* _TASK_: The answer must be every line of the records below that contains the word "ground", copied out.

Collected data:
-- Opening Marker --
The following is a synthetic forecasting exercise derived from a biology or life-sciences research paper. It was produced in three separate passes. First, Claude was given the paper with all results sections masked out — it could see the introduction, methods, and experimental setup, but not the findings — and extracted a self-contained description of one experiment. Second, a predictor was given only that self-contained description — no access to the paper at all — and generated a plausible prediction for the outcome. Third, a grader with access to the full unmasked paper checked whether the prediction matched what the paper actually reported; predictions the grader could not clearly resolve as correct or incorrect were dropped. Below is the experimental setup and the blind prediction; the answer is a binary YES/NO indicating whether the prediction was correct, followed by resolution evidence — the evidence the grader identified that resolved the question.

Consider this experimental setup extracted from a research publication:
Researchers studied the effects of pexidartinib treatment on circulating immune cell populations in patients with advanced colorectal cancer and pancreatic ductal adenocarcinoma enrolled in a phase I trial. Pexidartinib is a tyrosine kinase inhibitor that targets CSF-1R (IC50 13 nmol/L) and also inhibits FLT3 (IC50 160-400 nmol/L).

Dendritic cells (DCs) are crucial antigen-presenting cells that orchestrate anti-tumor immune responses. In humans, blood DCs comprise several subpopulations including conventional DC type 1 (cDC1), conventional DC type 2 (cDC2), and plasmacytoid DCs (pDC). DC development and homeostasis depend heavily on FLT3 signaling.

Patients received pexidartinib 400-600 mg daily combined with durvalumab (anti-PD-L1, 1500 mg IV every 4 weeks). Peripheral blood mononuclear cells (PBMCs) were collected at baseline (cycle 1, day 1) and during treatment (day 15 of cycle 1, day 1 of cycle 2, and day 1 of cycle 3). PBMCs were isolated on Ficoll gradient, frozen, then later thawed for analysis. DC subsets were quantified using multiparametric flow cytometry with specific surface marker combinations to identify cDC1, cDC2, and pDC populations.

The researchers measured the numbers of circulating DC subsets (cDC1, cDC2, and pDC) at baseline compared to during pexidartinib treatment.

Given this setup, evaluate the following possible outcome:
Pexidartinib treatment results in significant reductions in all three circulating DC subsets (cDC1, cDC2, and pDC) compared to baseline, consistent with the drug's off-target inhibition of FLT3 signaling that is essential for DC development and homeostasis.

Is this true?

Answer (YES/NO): YES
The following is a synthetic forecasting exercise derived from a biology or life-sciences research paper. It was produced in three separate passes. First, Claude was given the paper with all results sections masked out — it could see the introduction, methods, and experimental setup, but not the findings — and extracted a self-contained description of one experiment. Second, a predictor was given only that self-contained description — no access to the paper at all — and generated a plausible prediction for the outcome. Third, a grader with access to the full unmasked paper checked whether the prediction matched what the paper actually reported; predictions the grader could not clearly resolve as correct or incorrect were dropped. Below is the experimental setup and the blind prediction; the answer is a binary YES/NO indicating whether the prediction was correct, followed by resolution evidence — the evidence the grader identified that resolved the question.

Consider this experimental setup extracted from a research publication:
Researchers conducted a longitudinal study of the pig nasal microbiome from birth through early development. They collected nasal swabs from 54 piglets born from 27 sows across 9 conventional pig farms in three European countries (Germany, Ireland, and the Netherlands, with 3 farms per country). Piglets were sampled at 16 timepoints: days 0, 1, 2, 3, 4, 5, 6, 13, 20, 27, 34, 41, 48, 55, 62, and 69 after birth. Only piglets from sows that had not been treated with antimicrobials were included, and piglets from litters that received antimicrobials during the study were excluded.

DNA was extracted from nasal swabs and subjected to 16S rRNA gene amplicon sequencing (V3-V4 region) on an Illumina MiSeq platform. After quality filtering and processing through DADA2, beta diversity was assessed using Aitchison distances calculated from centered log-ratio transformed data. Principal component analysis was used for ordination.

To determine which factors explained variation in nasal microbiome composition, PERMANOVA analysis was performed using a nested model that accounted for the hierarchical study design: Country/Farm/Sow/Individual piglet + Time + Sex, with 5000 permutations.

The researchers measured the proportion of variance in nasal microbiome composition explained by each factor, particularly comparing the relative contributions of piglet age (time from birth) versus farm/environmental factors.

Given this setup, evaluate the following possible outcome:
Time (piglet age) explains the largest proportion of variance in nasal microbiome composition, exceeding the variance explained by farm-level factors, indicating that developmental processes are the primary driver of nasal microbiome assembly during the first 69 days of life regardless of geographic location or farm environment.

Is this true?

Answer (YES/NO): YES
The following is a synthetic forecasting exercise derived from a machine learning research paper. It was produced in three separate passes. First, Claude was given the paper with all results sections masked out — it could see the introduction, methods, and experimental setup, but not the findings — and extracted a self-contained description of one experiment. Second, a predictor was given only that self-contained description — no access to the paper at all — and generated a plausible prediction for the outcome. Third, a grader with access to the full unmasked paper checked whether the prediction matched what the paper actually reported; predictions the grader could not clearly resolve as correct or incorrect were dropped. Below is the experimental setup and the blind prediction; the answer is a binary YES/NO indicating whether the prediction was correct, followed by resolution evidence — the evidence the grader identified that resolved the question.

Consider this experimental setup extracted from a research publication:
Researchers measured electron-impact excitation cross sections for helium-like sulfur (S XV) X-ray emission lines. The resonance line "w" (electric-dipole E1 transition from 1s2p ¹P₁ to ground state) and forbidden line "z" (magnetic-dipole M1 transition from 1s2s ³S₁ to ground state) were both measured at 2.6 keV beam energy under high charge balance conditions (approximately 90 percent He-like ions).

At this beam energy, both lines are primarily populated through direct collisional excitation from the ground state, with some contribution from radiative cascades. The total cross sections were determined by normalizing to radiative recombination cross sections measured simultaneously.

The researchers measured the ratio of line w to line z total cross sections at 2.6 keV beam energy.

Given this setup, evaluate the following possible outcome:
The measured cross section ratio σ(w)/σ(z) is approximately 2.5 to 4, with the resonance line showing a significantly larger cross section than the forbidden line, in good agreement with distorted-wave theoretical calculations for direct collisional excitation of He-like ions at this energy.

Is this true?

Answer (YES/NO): NO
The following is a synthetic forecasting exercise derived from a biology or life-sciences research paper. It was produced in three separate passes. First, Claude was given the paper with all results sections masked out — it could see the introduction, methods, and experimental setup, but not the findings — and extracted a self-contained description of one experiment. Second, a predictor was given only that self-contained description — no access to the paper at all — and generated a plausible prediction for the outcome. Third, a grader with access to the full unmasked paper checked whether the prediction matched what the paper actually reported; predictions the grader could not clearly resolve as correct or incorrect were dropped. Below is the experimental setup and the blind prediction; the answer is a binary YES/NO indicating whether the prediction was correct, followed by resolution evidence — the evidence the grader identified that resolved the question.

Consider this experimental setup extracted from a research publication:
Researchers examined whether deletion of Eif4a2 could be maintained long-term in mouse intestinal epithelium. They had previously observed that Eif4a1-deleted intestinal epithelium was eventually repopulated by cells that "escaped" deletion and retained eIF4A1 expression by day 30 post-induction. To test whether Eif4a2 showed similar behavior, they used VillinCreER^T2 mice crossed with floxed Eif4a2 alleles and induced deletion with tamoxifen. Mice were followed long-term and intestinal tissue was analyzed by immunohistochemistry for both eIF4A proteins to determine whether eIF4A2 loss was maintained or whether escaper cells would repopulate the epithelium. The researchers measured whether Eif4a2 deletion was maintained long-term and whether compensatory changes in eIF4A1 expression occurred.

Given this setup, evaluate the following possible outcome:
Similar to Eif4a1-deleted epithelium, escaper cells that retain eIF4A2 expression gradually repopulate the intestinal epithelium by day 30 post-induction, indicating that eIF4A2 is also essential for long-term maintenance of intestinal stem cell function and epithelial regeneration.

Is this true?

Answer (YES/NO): NO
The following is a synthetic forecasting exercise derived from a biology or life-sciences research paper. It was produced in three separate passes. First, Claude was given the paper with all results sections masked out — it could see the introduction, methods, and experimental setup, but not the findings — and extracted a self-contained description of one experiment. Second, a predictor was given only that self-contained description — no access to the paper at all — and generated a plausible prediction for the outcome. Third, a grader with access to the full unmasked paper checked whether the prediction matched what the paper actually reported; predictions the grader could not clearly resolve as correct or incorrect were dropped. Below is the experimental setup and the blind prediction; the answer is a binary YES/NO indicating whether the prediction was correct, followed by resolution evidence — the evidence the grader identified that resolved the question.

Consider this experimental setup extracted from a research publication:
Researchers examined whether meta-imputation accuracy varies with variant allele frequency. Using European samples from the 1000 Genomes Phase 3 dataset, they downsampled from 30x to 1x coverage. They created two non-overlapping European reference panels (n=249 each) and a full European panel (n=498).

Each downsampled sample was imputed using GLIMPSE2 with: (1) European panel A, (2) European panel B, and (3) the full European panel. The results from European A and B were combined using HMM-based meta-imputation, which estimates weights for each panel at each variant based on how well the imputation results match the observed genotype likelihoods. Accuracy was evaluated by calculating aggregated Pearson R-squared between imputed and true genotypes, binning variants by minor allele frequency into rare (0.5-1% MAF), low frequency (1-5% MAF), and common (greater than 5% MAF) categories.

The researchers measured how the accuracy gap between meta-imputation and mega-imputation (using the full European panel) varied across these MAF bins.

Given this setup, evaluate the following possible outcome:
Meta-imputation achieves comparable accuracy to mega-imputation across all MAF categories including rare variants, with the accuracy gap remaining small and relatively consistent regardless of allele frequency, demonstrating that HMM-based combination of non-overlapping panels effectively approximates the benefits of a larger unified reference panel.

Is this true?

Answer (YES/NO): NO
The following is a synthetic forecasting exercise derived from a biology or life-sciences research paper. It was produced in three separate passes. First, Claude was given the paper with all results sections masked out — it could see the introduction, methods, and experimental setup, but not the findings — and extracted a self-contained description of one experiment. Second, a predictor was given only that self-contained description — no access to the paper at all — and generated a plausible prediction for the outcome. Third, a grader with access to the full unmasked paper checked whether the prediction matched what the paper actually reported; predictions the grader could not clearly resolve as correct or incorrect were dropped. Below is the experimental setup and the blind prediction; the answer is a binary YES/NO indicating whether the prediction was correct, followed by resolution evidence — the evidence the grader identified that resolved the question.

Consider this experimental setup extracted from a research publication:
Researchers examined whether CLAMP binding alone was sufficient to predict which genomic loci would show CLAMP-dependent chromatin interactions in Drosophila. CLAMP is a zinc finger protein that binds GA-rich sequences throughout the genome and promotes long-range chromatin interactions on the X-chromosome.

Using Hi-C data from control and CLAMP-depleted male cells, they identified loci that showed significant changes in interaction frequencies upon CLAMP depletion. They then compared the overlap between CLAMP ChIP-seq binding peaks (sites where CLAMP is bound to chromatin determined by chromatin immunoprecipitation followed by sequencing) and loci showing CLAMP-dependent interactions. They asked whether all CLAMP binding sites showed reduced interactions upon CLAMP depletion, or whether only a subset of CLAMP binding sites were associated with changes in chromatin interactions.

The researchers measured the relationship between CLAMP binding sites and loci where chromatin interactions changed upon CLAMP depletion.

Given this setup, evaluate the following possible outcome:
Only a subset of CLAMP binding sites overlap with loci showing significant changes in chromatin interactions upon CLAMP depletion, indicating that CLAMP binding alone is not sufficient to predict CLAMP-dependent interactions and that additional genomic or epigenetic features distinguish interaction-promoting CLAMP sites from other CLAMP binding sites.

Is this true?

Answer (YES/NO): YES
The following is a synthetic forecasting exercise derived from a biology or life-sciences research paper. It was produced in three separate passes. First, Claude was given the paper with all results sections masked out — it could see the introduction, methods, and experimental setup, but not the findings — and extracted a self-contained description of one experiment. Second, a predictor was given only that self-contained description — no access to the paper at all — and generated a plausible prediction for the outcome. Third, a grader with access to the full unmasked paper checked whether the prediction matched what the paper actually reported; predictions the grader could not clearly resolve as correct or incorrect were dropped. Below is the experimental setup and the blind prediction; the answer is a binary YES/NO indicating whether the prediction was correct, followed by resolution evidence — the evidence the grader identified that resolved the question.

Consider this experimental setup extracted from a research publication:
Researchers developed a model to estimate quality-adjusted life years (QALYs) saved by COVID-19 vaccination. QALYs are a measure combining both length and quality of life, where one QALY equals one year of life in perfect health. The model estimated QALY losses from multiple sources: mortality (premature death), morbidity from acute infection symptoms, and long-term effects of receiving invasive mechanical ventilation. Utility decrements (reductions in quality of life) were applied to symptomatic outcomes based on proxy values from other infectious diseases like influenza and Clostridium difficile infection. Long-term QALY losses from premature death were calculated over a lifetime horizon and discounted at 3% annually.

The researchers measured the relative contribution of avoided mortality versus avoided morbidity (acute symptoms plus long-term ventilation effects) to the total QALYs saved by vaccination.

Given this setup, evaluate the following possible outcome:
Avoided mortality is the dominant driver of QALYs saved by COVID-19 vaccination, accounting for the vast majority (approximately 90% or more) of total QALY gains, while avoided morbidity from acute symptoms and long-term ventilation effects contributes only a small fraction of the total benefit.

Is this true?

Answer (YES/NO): NO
-- Closing Marker --
* _YOUR SOLUTION_:
Researchers measured electron-impact excitation cross sections for helium-like sulfur (S XV) X-ray emission lines. The resonance line "w" (electric-dipole E1 transition from 1s2p ¹P₁ to ground state) and forbidden line "z" (magnetic-dipole M1 transition from 1s2s ³S₁ to ground state) were both measured at 2.6 keV beam energy under high charge balance conditions (approximately 90 percent He-like ions).
At this beam energy, both lines are primarily populated through direct collisional excitation from the ground state, with some contribution from radiative cascades. The total cross sections were determined by normalizing to radiative recombination cross sections measured simultaneously.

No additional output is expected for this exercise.